Variable names
The following rules apply to variable names:
- Each variable name must be unique; duplication is not allowed.
- Variable names can be up to 64 bytes long, and the first character
must be a letter or one of the characters @, #, or $. Subsequent characters
can be any combination of letters, numbers, nonpunctuation characters,
and a period (.). In code page mode, sixty-four bytes typically means
64 characters in single-byte languages (for example, English, French,
German, Spanish, Italian, Hebrew, Russian, Greek, Arabic, and Thai)
and 32 characters in double-byte languages (for example, Japanese,
Chinese, and Korean). Many string characters that only take one byte
in code page mode take two or more bytes in Unicode mode. For example,
é is one byte in code page format but is two bytes in Unicode format;
so résumé is six bytes in a code page file and eight bytes
in Unicode mode.
Note: Letters include any nonpunctuation characters used in writing ordinary words in the languages supported in the platform's character set.

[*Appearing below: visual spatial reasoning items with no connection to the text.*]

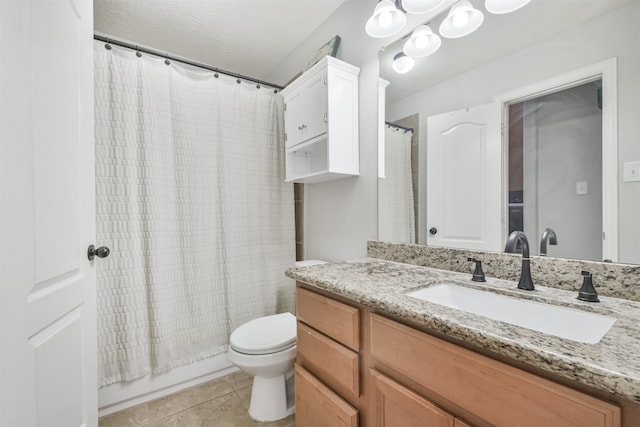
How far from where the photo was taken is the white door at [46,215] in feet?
2.11

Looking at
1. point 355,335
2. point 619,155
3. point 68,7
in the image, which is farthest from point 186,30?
point 619,155

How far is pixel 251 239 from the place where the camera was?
204 cm

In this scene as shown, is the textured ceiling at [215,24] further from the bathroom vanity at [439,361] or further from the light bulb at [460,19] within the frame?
the bathroom vanity at [439,361]

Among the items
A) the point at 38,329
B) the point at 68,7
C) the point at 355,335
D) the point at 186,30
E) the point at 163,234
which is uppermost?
the point at 186,30

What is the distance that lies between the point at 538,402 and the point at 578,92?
95 centimetres

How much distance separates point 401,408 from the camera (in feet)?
2.56

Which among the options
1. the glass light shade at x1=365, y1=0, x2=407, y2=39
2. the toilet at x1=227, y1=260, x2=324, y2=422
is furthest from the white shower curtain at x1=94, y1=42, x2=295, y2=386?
the glass light shade at x1=365, y1=0, x2=407, y2=39

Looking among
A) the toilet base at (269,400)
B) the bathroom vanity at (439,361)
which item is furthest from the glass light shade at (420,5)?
the toilet base at (269,400)

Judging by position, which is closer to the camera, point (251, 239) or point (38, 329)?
point (38, 329)

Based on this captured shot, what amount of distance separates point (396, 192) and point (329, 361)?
89 centimetres

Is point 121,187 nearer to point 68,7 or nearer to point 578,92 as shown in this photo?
point 68,7

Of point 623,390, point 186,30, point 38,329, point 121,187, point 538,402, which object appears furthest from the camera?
point 186,30

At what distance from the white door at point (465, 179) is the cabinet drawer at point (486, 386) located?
599mm

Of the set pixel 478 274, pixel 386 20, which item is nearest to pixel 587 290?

- Variable names cannot contain spaces.
- A # character in the first position of a variable name defines a scratch variable. You can only create scratch variables with command syntax. You cannot specify a # as the first character of a variable in dialog boxes that create new variables.
- A $ sign in the first position indicates that the variable is a system variable. The $ sign is not allowed as the initial character of a user-defined variable.
- The period, the underscore, and the characters $, #, and @ can be used within variable names. For example, A._$@#1 is a valid variable name.
- Variable names ending with a period should be avoided, since the period may be interpreted as a command terminator. You can only create variables that end with a period in command syntax. You cannot create variables that end with a period in dialog boxes that create new variables.
- Variable names ending in underscores should be avoided, since such names may conflict with names of variables automatically created by commands and procedures.
- Reserved keywords cannot be used as variable names. Reserved keywords are ALL, AND, BY, EQ, GE, GT, LE, LT, NE, NOT, OR, TO, and WITH.
- Variable names can be defined with any mixture of uppercase and lowercase characters, and case is preserved for display purposes.
- When long variable names need to wrap onto multiple lines in output, lines are broken at underscores, periods, and points where content changes from lower case to upper case.